■ Work instructions ■
For each line of the listing that includes the word "United", show the whole line.

** Opening Exercise data block **

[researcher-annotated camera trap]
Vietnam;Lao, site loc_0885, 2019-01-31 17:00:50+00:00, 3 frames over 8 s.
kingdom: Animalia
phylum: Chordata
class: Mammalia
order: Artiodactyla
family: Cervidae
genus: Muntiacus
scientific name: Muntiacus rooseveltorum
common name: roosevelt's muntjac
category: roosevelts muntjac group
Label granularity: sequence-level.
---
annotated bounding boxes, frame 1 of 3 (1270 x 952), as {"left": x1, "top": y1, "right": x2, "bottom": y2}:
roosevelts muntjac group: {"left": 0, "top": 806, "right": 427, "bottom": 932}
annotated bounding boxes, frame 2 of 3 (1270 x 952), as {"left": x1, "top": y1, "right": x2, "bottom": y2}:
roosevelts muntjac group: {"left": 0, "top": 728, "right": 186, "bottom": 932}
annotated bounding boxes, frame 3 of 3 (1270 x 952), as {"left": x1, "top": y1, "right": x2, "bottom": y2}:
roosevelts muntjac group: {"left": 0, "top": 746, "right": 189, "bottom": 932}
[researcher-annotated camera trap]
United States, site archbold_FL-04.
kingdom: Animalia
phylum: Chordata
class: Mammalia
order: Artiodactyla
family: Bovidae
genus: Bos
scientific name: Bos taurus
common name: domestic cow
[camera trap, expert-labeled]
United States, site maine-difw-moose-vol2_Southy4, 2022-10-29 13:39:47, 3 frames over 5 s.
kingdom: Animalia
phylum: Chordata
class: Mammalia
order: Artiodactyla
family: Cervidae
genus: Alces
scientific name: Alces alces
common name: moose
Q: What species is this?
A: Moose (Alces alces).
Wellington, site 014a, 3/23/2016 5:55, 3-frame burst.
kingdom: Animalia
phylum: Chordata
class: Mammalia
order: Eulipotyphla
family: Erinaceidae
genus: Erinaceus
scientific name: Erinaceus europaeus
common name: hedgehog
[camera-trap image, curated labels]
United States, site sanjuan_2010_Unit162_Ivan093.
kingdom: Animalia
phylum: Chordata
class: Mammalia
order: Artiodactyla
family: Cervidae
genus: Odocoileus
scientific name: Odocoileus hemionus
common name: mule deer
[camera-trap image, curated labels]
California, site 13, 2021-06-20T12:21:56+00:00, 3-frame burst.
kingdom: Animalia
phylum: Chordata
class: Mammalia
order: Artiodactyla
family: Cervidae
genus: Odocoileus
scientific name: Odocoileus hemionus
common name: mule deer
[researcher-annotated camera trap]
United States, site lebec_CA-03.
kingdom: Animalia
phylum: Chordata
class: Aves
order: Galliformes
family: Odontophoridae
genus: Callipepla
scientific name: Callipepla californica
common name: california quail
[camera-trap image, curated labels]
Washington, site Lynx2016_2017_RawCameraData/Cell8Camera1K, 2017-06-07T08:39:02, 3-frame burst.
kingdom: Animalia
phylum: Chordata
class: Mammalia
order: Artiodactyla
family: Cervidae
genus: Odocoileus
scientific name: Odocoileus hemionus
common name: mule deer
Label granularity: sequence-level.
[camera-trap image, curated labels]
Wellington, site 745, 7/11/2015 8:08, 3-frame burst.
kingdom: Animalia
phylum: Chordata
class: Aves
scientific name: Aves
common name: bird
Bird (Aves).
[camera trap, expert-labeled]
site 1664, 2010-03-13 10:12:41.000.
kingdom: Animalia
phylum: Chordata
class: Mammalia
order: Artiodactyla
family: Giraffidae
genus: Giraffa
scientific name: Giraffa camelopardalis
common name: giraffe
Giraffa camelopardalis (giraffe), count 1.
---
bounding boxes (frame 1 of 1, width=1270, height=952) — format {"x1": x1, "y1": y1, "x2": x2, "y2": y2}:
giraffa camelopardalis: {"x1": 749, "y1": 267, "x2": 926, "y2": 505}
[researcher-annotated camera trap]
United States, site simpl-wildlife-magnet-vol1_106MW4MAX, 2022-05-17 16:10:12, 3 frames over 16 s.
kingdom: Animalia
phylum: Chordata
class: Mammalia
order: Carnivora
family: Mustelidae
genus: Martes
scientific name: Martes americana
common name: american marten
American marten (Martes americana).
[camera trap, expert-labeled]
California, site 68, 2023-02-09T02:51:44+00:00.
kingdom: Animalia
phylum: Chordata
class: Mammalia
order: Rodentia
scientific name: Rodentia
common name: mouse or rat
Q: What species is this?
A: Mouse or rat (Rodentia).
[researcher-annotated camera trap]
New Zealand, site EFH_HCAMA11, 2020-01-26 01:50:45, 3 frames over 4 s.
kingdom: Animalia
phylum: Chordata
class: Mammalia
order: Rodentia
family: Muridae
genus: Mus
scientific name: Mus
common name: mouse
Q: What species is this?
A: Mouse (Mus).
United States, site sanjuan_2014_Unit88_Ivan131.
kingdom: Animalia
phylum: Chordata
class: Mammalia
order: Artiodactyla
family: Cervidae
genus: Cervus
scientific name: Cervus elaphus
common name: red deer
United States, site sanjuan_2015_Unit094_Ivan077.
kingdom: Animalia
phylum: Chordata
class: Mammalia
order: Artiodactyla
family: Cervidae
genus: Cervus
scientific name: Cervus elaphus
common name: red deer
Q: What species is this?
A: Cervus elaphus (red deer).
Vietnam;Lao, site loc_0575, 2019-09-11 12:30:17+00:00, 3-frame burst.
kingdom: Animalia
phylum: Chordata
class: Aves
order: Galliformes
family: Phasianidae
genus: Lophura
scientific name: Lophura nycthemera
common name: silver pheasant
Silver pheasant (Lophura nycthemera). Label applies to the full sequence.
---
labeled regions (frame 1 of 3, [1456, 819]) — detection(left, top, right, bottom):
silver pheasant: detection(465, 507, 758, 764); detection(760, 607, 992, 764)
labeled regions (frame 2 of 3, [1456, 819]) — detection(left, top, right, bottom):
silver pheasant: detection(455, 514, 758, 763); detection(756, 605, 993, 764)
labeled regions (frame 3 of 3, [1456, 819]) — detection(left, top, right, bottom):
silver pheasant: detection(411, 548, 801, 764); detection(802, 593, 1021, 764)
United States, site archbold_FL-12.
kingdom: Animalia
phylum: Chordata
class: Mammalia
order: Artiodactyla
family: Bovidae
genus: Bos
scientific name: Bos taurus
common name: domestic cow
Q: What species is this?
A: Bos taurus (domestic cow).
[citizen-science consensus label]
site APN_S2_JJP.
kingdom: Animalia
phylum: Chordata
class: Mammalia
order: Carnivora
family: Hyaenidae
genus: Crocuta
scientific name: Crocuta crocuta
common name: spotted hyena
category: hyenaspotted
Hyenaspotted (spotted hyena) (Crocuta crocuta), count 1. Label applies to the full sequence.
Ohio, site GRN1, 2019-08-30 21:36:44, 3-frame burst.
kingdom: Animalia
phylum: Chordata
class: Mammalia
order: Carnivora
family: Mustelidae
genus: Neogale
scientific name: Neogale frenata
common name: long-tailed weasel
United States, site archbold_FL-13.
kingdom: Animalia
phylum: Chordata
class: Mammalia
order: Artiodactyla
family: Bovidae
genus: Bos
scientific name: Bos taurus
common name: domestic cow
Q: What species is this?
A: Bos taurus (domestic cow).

** Closing Exercise data block **

■ Response area ■
United States, site archbold_FL-04.
United States, site maine-difw-moose-vol2_Southy4, 2022-10-29 13:39:47, 3 frames over 5 s.
United States, site sanjuan_2010_Unit162_Ivan093.
United States, site lebec_CA-03.
United States, site simpl-wildlife-magnet-vol1_106MW4MAX, 2022-05-17 16:10:12, 3 frames over 16 s.
United States, site sanjuan_2014_Unit88_Ivan131.
United States, site sanjuan_2015_Unit094_Ivan077.
United States, site archbold_FL-12.
United States, site archbold_FL-13.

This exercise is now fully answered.